ESG ratings may be working against the overall sustainability of business and may cause companies to “inflate” their ESG performance.
These findings come in a study by researchers at the University of Maastricht which looked at whether ESG ratings actually caused firms to exaggerate ESG performance in the hunt for better ratings.
The causal chain Dennis Bams and Bram van der Kroft find is this: investors seeking to invest in sustainable companies use ESG ratings because they have difficulty judging performance themselves. A fear investors will divest from their stock prompts companies to take measures to “inflate” their ESG performance, whether or not they are doing well on sustainability.
This in turn means ESG ratings feature companies that are “underperforming” compared to “conventional investing in sustainable performance”.
That causes companies that are actually doing well on sustainability, but perhaps not winning on ESG ratings, to face a higher cost of capital.
There’s more: since most information for ESG ratings is based on promising “future sustainability performance improvements”, many ratings, including some of the biggest, fail to capture “realised sustainable performance”.
Bams and van der Kroft conclude that they “fundamentally question the use of ESG ratings in both academia and practice”.
Promised vs realised performance
The pair looked at ESG scores of 7,232 companies between 2003 and 2020 based on metrics used by Refinitiv, MSCI IVA and FTSE ESG, some of the major ratings companies.

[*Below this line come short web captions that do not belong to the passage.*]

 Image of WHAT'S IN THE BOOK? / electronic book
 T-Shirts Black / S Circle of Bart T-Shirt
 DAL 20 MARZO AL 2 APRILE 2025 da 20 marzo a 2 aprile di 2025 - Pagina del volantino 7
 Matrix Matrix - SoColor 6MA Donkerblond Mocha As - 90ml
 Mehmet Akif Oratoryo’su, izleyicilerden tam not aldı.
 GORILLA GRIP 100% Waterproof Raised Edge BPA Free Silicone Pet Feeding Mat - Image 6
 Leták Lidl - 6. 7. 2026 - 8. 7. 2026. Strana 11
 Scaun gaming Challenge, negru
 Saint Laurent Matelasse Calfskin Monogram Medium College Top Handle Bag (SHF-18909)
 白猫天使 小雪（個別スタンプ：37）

Through statistical analysis the researchers find that a company can actually experience an ESG controversy—for example polluting, or exhibiting poor labour and governance practices—while doing well on their ratings scores. “This indicates that ESG ratings are contemporaneously inflated on a large scale,” they conclude. If aggregated this could mean that business is not contributing to sustainability but, in fact, running against it.
The researchers also observe that an increase in ratings performance could decrease the cost of capital by as much as 24 basis points.
But why do this? Why make big promises on sustainability? The researchers say it is because companies fear investors will divest based on ESG ratings data. They therefore keep investors happy by inflating their ratings scores.
The answer they say is for investors to move away from ratings based on promised performance and use actual performance. “We recommend that socially conscious investors rely on realised sustainable performance measures to alleviate these societal concerns.”
ESG ratings and investors
The findings will add to the growing controversy surrounding the use of ESG principles to guide investment policy.
Current estimates put the value of sustainable funds at around $3.8trn, with most of that, $3.4trn, invested in Europe and only around $330bn in the US.
Bloomberg reports that after three years of astonishing growth, ESG investing has tailed off. Money into ESG funds shrank by 36% in the first quarter of 2022.
After much criticism of ESG investing as “greenwashing”, headlines have recently been dominated by news that German police are probing DWS, a German fund manager, and its owner Deutsche Bank in relation to ESG claims. The US financial watchdog, the Securities and Exchange Commission (SEC) is also currently investigating Goldman Sachs. The event caused some columnists to claim the SEC’s “war on greenwashing” has begun.
Some commentators speculate more investigations will follow, while others complain about the gap between public expectations of ESG funds and how they’re actually run. For example, in some cases investors can invest in an ESG fund only to find it may contain a fossil fuel company or one of the big tech companies. Definitions of ESG may vary significantly.
ESG has also been targeted by the right in US politics for being part of the “woke” liberal agenda.
Elsewhere the SEC is working on a new rule requiring more disclosures from investment houses that claim ESG drives their investment strategy.
In a very short time ESG has gone from being an investment and business buzzword, and potential aid to saving the planet, to contested concept. There may be grounds for that. Likewise there are strong grounds to argue the core of ESG is entirely correct but in need of refinement. Bams and van der Kroft’s paper will now become part of that argument.